### [Records excerpted from a collection]
—————

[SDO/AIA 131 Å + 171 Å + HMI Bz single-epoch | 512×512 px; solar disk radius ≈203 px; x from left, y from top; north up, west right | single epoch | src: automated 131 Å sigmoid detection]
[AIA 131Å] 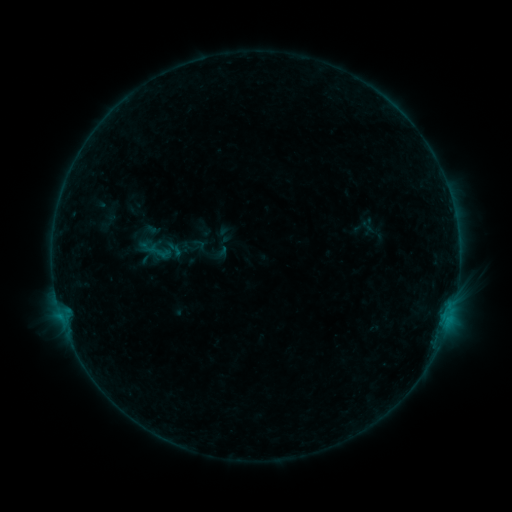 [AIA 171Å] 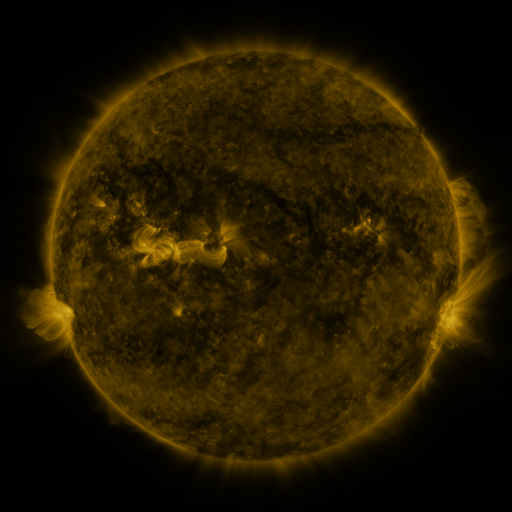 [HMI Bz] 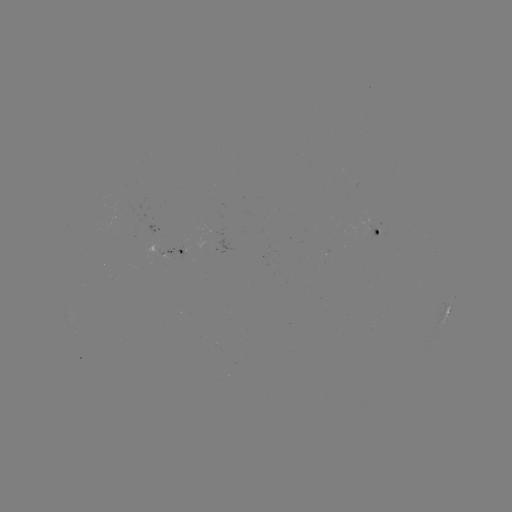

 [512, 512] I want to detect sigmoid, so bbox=[166, 239, 184, 259].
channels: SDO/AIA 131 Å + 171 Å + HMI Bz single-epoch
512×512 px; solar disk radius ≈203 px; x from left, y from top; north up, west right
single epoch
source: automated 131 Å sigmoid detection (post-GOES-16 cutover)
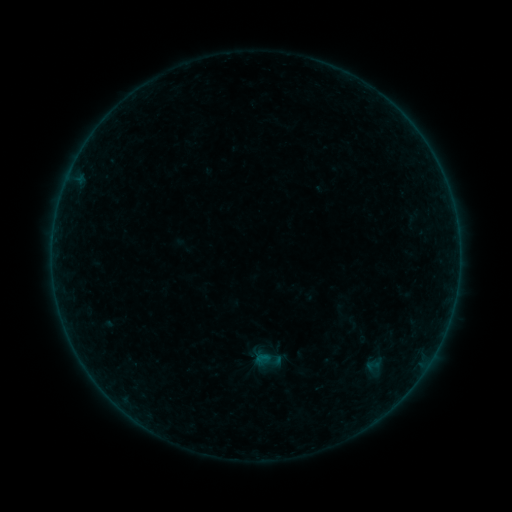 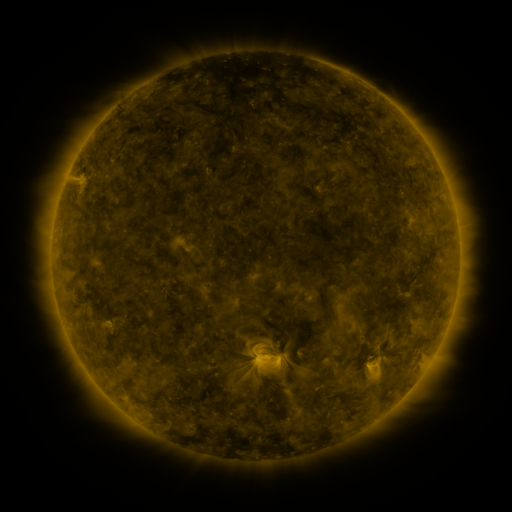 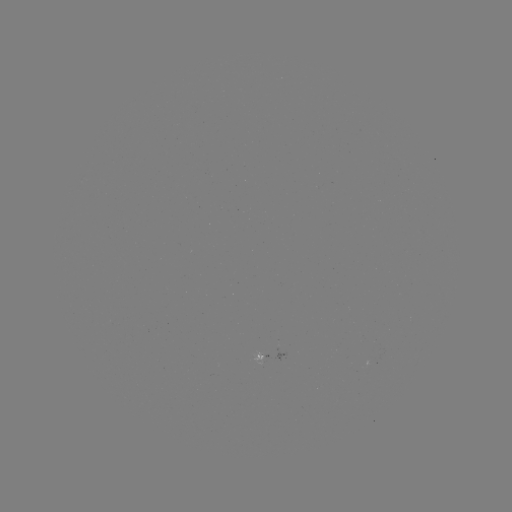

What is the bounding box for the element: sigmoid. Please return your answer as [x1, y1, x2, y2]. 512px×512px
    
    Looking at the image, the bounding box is [365, 358, 380, 373].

—————

### [Work order]
From the entries above, tally every line holding the string "disk". Give only the count.

### [Reply]
2